The Children of Huang Shi (a.k.a. Escape From Huang Shi) deserves respect. Or at least, the story behind it does. This China-Australia-Germany co-production relates the true-life tale of George Hogg, a British adventurer in China who founded a school for wayward boys during the Second Sino-Japanese War. In 1944, Hogg took the boys on a 600+ mile trek along the Silk Road in order to keep them from being killed or conscripted into the ongoing conflict, eventually establishing a new school for them in the remote Shandan area. Obviously, Hogg and his accomplishments should be given their due.

However, giving the film its due is difficult because it's really not very good. Jonathan Rhys Myers (Match Point) stars as Hogg, portrayed in the film as a scoop-hungry photojournalist who works his way to Nanking after its infamous fall. There, he witnesses terrible human atrocities, sees his friends executed, and almost gets killed himself. However, he's saved by Jack Chen (Chow Yun-Fat, in his latest unchallenging role), a Communist government agent who possesses suave charisma rivaling the Roger Moore edition of James Bond. Chen provides welcome exposition on the conflict between the Communist and the Nationalist Chinese, while also explaining to Hogg what the two groups are doing to ward off the Japanese. Since he's played by Chow Yun-Fat, he's also quite cool, though Chow's performance flirts with the term "phoned in".

Hogg is injured in an escape from the Japanese, and Chen suggests that Hogg recuperate in a place called Huang Shi. Hogg expects some kind of sanctuary, but instead finds an empty, rundown estate full of orphaned boys, who are mischievous, lice-ridden, and obviously headed for nowhere. Hogg eventually discovers that Chen conspired with Red Cross nurse Lee Pearson (Radha Mitchell) to send Hogg to Huang Shi, where they intend for him to give the boys care and purpose. Hogg totally disagrees with their plans for about ten minutes, which is enough time for him to pack up, leave Huang Shi, and then instantly change his mind. He returns just in time to fix the generator, clean up the manor, befriend the boys, and generally act like the modern day saint that George Hogg is described to be. About now would be a good time for some high-fives.

■ **Dataset content**:

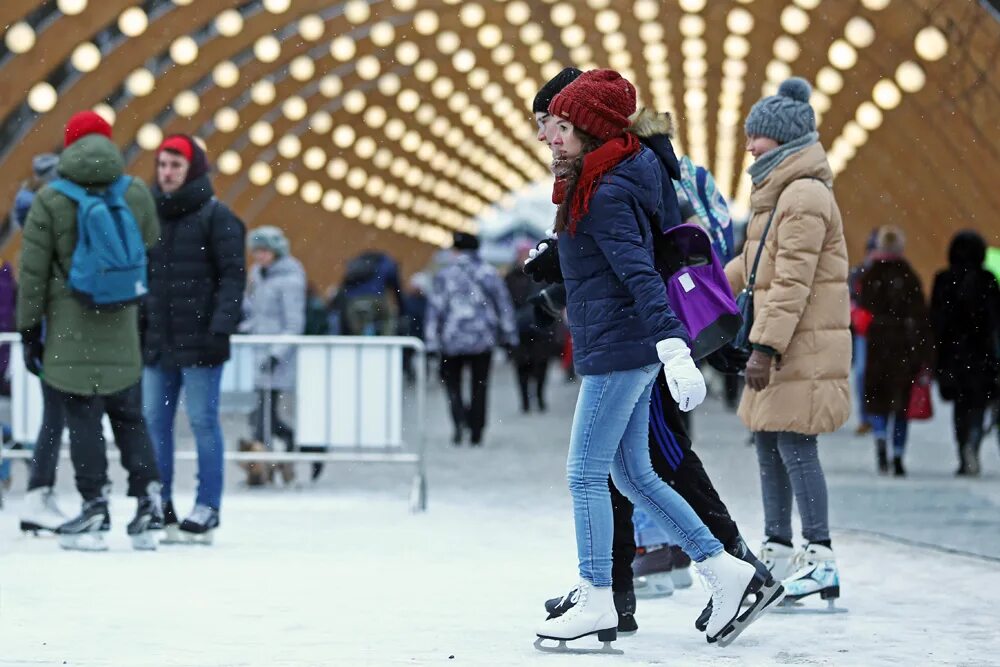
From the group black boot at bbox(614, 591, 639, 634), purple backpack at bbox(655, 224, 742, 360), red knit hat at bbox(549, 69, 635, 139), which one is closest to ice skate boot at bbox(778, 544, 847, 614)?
black boot at bbox(614, 591, 639, 634)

■ **Task objective**:
Carry the review of The Children of Huang Shi forward from its last sentence. The material that comes after the review is separate from it.

■ **The output**:
Jonathan Rhys Myers is earnest and enthusiastic in the lead role, but Hogg comes off as far too perfect to be a truly compelling figure. Other than his brief flirtation with abandoning the boys, he's righteous and lacks conflict, and seemingly possesses the patience to deal with the flaws and doubts of everyone around him. Besides the kids, Lee Pearson, and Jack Chen, Hogg also charms Mrs. Wang (Michelle Yeoh), a black market trader who deals in opium and other valuable commodities. Wang isn't much of a character either, but she serves her purpose, as Huang Shi is as manufactured and commercial as a based-on-true-life story could possibly be. This is a film about finding hope in the face of hopelessness, and it turns real life characters and situations into clichéd narrative staples in order to achieve that. The Children of Huang Shi is well meaning, but so obvious and that it becomes pandering.

Director Roger Spottiswoode (Tomorrow Never Dies) should shoulder some blame. Huang Shi is competently produced, boasting good production values and an air of studio quality. However, the film has a simplistic narrative and the characters and events fulfill their expected purpose so efficiently that one can almost imagine the filmmakers crossing off a checklist of audience-baiting requirements. The screenplay is ham-handed and full of shortcuts, playing loose with actual events in order to up the inspirational drama factor. Admittedly, it was probably tough for Spottiswoode to make a true biopic, as the filmmakers are obviously so reverent of Hogg that true complexity was likely an impossibility. The end credits features interviews with some of Hogg's "children", now grown up and remembering their benefactor fondly. One even describes him as a near-perfect man who didn't possess a single flaw. Their love for Hogg is noted, and their idealized vision easy to respect. But Jonathan Rhys Myers' George Hogg seems like just a movie character, and The Children of Huang Shi like just another movie. Given its subject matter, it should probably be more. (Kozo 2008)

Availability: DVD (Hong Kong)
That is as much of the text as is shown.